The formamide-based scenario of the origin of life through the eyes of a computational chemist

Dr. Judit E. Šponer, Academy of Sciences of the Czech Republic, Brno

Datum:  17.04.2015 um 15:30 Uhr

Ort: Kleiner Physik-Hörsaal, Fakultät für Physik

The formamide-based synthesis of nucleic acid components offers a new alternative for the origin of informational polymers.1 This chemistry represents an elegant and continuous way from simple prebiotic precursors up to short catalytic oligonucleotides. Since this multistep synthesis proceeds in a very complex reaction mixture, it is very difficult to study its mechanism using purely experimental methods. Our presentation is aimed to illustrate that in such complicated cases computational chemistry might be instrumental to provide an atomic-level insight into the mechanistic details of the reactions. We show that the applicability of theoretical chemistry tools is not restricted to a simple verification of experimentally suggested reaction mechanisms, and, when properly done, computational methods can be used to propose mechanistic models on their own. This is especially important when experimental methods do not allow for obtaining accurate structural information on the reaction complexes under investigation.
In particular, we will address the thermal scenario elaborated by the Saladino and Di Mauro groups.1 We will examine the reaction pathways leading to the formation of nucleobases from formamide.1,2 We will analyze the steric and energetic conditions controlling the self-assembling and spontaneous polymerization of cyclic nucleotide precursors that could produce the first RNA oligomers.3 Further, we will scrutinize the simplest molecular architectures that could give rise to the catalytic activity of the most ancient RNA molecules.4
We will also consider a high-energy scenario for the origin of life from formamide.
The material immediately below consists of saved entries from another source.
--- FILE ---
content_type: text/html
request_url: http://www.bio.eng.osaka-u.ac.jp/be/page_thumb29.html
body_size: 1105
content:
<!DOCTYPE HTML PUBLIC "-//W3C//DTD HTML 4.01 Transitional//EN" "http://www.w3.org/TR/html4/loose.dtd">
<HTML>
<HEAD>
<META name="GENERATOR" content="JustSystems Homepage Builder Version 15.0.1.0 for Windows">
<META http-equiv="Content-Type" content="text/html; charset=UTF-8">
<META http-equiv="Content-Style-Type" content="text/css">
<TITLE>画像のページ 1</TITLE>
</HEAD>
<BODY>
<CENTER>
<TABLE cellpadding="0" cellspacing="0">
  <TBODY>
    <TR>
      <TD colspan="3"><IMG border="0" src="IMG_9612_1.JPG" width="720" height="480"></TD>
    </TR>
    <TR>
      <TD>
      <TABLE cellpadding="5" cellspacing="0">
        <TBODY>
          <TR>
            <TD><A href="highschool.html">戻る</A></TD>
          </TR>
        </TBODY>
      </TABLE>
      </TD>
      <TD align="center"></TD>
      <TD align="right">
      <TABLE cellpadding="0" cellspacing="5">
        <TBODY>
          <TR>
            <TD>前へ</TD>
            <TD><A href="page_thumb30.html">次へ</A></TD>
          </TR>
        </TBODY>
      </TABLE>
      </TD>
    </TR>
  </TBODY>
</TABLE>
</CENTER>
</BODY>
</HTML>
We will describe a chemistry that could contribute to the synthesis of nucelobases in a high-energy-density event, like a meteoritic impact, which is relevant to the Late Heavy Bombardment period of Earth’s history about 3.8 billion years ago.5,6

[1] R. Saladino, G. Botta, S. Pino, G. Costanzo, E. Di Mauro, Chem. Soc. Rev., 2012, 41, 5526.
[2] J. E. Šponer, A. Mládek, J. Šponer, M. Fuentes-Cabrera, J. Phys. Chem. A, 2012, 116, 720-726.
[3] J. E. Šponer, J. Šponer, A. Giorgi, E. Di Mauro, S. Pino, G. Costanzo, G. J. Phys. Chem. B 2015, 119, 2979-2989.
[4] P. Stadlbauer, J. Šponer, G. Costanzo, E. Di Mauro, S. Pino, J. E. Šponer, Chem. Eur. J. 2015, 21, 3596-3604.
[5] M. Ferus, S. Civiš, A. Mládek, J. Šponer, L. Juha, J. E. Šponer, J. Am. Chem. Soc., 2012, 134, 20788.
[6] M. Ferus, D. Nesvorný, J. Šponer, P. Kubelík, R. Michalčíková, V. Shestivská, J. E. Šponer, S. Civiš, Proc. Natl. Acad. Sci. U.S.A. 2015, 112, 657-662.